His political activism in opposition to Saddam Hussein's regime forced him to leave the country after the first Gulf War in 1991. Following his departure, he lived in Jordan and Syria until he moved to the United States in 2000 settling in New Mexico.
Iraq has gotten plenty of attention from American news media outlets. I can't remember any of it being positive.
Being a high schooler during the first Iraq War, I never thought of Iraq as a place where music would be studied in conservatories or as a place where young men and women would receive degrees for their study of literature. I wasn't being purposefully obtuse. I simply lacked the intellectual curiosity to explore the idea on my own, such information being extraneous to what I needed for my daily rat race routine.
Iraq became synonymous with Saddam Hussein; Saddam Hussein was synonymous with evil. It wasn't until I received Rahim AlHaj's CD Home Again that I realized I never moved beyond thinking of Iraqis as pitiable victims of an awful, evil regime.
Home Again is a musical expression of AlHaj's journey back to Iraq in 2004, following the fall of the Hussein government. During that time back in his native country, he spent time with family and loved ones. He also experienced the effects of the destruction and chaos of a despicable regime, two wars, and the resultant upheaval.
If the present is better than the past – a dubious proposition – it can't be by much. The sad truth of Iraq in 2007 is we seem to have fought problems with bigger problems. Steven Feld, professor of anthropology and music at the University of New Mexico, praises AlHaj's ability to "musically reside in multiple realities." That is the center of this album.
AlHaj isn't the only one trying to reside in multiple realities where this music is concerned. I've not studied composition at a famed conservatory.
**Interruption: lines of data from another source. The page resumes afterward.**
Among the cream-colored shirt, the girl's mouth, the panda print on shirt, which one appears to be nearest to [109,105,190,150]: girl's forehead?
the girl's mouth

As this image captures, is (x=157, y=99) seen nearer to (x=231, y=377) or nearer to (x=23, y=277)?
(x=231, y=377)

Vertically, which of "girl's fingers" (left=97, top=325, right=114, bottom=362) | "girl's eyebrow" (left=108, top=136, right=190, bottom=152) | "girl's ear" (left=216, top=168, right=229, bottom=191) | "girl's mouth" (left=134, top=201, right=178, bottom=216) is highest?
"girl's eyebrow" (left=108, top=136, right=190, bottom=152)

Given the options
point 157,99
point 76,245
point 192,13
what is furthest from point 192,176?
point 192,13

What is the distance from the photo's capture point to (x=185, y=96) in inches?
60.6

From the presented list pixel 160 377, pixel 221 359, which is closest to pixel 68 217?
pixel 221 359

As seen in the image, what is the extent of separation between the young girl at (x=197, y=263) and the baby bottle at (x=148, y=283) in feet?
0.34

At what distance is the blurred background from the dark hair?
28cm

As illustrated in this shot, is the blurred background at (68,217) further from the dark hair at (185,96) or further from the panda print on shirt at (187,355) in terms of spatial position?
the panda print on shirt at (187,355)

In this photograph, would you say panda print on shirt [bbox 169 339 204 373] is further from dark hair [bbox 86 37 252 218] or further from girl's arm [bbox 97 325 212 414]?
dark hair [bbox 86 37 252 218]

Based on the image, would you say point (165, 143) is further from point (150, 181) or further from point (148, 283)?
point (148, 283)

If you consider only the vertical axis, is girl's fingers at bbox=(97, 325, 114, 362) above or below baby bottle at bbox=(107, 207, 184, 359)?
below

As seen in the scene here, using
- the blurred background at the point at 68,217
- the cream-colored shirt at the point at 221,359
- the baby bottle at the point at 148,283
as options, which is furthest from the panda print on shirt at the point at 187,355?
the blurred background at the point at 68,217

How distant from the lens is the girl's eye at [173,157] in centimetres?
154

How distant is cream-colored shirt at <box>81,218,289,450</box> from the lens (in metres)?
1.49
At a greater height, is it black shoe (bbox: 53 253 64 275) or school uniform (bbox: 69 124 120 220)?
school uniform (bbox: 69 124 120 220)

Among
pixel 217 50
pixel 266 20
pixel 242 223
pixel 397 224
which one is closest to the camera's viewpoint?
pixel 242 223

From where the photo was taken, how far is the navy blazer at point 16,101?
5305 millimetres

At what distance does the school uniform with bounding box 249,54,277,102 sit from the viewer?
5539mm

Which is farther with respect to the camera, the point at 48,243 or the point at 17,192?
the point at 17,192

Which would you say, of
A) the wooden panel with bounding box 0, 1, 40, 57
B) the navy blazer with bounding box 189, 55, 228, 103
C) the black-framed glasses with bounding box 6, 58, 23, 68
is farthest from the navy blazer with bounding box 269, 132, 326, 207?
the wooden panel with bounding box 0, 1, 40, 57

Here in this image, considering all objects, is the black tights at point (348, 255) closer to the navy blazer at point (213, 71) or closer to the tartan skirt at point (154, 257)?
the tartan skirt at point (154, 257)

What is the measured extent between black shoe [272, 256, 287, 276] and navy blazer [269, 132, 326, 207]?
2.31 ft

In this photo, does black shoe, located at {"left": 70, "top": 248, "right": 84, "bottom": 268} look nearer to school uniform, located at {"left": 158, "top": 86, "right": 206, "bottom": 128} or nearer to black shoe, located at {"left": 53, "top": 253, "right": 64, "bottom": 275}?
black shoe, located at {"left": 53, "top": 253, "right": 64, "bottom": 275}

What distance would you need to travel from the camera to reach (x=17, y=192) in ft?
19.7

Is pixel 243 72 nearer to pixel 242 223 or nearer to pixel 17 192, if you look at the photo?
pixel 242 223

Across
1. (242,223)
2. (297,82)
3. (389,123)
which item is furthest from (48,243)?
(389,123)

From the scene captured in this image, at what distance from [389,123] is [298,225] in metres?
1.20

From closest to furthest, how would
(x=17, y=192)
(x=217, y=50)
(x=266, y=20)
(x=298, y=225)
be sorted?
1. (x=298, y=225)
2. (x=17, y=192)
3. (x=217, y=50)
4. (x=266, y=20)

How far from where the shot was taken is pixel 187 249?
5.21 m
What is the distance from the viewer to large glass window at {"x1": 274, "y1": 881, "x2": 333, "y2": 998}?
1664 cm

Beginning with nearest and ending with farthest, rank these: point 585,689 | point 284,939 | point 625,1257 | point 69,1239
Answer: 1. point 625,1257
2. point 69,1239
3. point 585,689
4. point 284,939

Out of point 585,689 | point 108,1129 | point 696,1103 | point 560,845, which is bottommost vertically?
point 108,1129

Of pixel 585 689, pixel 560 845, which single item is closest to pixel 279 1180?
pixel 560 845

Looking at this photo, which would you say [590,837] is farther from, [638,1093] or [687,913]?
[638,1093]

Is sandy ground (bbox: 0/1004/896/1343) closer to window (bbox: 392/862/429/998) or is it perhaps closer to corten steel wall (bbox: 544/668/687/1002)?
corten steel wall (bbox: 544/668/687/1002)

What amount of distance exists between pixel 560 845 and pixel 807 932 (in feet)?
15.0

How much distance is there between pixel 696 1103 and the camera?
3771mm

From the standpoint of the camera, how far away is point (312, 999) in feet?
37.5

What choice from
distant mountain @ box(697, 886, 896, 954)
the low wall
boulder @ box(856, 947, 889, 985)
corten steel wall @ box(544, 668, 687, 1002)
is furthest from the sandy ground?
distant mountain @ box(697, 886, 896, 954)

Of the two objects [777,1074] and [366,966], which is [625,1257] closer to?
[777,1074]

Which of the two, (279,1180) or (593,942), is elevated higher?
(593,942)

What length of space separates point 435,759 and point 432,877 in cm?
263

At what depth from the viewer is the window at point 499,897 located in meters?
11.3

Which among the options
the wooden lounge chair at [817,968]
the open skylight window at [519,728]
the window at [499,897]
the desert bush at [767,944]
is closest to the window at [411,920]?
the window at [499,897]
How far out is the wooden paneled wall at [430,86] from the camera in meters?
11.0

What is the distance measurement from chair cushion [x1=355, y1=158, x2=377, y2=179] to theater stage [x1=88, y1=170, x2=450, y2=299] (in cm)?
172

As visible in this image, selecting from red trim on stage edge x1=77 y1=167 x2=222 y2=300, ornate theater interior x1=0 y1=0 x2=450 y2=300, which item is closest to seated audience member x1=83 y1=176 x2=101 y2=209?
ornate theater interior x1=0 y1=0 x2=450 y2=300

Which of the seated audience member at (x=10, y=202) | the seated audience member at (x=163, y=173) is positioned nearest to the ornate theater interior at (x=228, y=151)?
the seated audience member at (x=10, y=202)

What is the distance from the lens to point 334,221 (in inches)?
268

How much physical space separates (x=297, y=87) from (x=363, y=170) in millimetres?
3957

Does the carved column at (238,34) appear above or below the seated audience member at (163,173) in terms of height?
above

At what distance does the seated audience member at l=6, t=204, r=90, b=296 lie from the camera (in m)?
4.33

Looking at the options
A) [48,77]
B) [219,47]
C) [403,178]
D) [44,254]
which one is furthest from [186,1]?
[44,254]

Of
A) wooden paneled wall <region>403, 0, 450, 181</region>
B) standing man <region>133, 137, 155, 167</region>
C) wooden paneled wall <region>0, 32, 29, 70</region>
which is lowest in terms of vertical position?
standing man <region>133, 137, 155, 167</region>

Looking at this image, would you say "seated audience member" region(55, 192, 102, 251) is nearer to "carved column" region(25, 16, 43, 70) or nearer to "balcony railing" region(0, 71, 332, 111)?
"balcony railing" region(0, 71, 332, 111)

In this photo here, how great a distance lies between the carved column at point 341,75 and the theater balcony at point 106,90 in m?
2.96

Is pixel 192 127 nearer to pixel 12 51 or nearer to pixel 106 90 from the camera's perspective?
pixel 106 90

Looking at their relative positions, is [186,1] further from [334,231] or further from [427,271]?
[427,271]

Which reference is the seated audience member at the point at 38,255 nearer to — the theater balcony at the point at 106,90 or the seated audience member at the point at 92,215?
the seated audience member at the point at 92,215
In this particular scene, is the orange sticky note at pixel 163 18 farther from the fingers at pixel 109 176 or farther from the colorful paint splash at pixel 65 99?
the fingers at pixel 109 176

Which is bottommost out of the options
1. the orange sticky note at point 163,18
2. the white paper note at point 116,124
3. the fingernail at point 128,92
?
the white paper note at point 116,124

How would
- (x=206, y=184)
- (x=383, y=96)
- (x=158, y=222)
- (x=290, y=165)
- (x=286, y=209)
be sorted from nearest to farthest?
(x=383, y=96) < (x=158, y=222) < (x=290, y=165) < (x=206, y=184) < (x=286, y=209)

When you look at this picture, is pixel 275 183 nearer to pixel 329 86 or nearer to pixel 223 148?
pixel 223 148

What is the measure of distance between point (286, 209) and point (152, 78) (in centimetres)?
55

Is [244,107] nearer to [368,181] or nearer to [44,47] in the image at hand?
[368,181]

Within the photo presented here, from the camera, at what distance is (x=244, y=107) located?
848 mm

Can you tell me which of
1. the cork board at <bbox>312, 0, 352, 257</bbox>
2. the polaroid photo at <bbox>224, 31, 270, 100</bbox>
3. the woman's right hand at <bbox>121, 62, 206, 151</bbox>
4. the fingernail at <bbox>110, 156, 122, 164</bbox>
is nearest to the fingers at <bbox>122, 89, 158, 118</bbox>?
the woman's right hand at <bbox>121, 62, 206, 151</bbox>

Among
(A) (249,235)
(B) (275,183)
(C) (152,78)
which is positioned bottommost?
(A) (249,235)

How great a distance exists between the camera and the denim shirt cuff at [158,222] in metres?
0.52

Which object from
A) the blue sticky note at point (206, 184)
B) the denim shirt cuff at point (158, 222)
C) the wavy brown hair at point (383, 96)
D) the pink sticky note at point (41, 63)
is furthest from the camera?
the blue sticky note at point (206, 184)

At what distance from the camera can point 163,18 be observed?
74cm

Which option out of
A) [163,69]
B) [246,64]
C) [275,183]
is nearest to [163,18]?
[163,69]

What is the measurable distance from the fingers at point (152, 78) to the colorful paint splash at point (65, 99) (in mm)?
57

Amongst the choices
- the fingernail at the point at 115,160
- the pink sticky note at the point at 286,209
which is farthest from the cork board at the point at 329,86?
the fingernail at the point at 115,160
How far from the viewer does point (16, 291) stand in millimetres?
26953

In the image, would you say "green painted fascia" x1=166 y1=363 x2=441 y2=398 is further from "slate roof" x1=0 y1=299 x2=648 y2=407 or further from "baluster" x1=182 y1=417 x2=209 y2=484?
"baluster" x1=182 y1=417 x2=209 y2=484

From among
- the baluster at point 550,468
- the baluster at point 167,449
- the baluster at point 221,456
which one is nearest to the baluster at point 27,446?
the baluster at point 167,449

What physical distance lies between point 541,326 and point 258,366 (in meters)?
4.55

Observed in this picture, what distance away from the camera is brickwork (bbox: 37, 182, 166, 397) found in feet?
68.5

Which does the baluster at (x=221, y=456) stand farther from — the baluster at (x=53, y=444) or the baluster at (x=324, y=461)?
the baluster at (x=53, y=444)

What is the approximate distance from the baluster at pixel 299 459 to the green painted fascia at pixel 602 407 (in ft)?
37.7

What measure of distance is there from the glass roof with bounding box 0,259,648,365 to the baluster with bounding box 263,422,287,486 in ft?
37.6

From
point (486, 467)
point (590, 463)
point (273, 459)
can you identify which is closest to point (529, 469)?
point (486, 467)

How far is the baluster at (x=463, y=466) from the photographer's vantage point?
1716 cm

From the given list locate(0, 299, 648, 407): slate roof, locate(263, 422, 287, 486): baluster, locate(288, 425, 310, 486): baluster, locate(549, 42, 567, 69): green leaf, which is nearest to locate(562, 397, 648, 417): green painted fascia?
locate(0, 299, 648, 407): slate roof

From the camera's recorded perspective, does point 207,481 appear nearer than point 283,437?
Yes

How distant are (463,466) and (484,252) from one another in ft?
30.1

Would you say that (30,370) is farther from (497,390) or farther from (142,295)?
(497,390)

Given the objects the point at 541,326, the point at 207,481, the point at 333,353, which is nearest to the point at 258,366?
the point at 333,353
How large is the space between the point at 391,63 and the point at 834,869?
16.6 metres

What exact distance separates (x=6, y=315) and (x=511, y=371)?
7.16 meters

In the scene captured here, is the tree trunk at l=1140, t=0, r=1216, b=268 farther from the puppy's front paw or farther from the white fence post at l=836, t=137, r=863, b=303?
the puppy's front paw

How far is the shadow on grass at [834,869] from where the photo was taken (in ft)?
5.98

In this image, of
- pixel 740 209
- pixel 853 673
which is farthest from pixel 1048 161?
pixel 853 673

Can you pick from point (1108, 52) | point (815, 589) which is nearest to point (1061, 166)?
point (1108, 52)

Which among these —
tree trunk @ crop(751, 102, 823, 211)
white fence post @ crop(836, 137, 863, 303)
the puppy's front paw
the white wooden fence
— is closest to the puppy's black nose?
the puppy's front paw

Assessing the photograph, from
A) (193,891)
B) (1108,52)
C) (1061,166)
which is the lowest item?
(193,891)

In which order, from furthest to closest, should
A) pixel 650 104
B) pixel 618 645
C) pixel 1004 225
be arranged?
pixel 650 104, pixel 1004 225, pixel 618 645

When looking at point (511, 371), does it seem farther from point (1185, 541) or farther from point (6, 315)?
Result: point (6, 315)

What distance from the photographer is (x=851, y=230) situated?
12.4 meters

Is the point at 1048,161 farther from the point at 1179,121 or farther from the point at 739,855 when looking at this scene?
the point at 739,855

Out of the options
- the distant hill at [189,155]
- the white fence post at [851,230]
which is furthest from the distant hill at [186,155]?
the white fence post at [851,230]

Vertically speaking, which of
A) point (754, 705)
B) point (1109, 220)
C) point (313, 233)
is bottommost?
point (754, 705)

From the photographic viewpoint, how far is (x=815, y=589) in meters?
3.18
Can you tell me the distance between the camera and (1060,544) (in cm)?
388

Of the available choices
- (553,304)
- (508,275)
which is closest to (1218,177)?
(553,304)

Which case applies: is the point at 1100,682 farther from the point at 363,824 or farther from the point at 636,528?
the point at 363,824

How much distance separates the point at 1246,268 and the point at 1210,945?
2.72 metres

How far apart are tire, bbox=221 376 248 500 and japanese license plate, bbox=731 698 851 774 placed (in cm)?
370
I didn't know what an oud was until I looked it up on Wikipedia. I had no concept of Iraqi music and even Wikipedia can't bail me out on that. The truth is there is no reason to think I could decode this music and be able to relate it to any of you (now he tells us, five paragraphs in!).
Some people would have flinched at such a proposition. I'll admit I thought about it, but is there any place more terrifying or liberating than the great unknown? Is there anything more exhilarating than letting go of the rails and abandoning everything to the experience of the moment?
I felt like an explorer, listening to something for which I truly had no comparisons or points of reference. I don't get to use crutches like "Beatlesesque," "bluesy," or "pop." I thought I'd have to try to grow new ears to process and understand this music. That proved to be one more faulty assumption on my part; a reminder I was still trying to hold on to the rail.
I didn't need new ears, I just had to open the ones I have and allow the power of the music to affect me on its own terms. When I did, I took a journey of my own. It doesn't matter that my journey through Home Again is different than the one its composer and creator took. To quote George Harrison – it really does all come back to The Beatles, doesn't it? – "If you don't know where you're going, any road will take you there."
I didn't know where this music was taking me, but that doesn't matter. The important thing is that I went. Home Again should be experienced as an album rather than in pieces, but I was particularly moved by "Oak" and "Gray Morning." Your journey will be different than his and mine, but you really should go.
AlHaj was nominated for a Grammy in the World Music category for his When The Soul Is Settled: Music Of Iraq album.